The houses were clustered more thickly now, falling back from both sides of the road on lawns that were like coves and inlets of green; there was a church, a cemetery, another blinking yellow light. He saw a station wagon backing out of a driveway on his right, and
up ahead on the opposite side, like the residue of a nightmare, the cryptic marker that had set the whole thing in motion. Jeremy Mohonk, he muttered to himself. Cadwallader Crane. For one inspired instant he envisioned himself swerving wide, out across the opposite lane and onto the shoulder, bearing down on that insidious road sign in a cloud of dust and obliterating it with a ton and a half of vengeful Swedish steel. But then he was dodging the station wagon—downshifting, stabbing at the brake pedal—and the sign, still canted heavenward, still mocking, was behind him. A moment later, just before he reached the Peterskill town line, he found what he was looking for, Number 18, the numerals cut into the stone pillar outside the gates to the old manor house on the hill. Van Wart Manor. Van Wartville. Van Wart Road. He began to understand.

The woman who answered the door was middle-aged, black, in a cotton shift and apron, and she looked so familiar he thought he'd begun to hallucinate again. “Ye—ess?” she said, drawing it out to two rich clarion syllables, almost yodeling it. “Can I help you?”

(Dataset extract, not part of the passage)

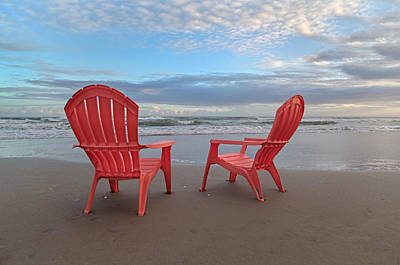 Topsail Photograph - Another Busy Beach Day by Betsy C Knapp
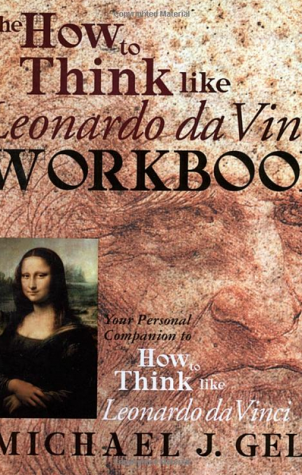 How-to-think-like-Workbook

Walter was standing on a porch the size of the quarterdeck of. one of the ghost ships anchored off Dunderberg. The house to which it was attached rose over him, fell away beneath him, stretched out on both sides of him like some great living presence, some diluvian monster arisen from the deep to devour him. He saw naked rock, black with age and dug from the earth in some distant epoch; he saw beams of oak that had stood as trees in centuries past; he saw scalloped shingles, wooden shutters, gables, chimneys, a slate roof the color of the morning sky in winter. How many times had he passed by on the road and glanced up at the place without a glimmer of recognition? Now he was here, on the porch, at the door, and he felt as he had on the morning of the potato pancakes. “Uh, yeah,” he said. “I'd like to speak to Mr. Van Wart?”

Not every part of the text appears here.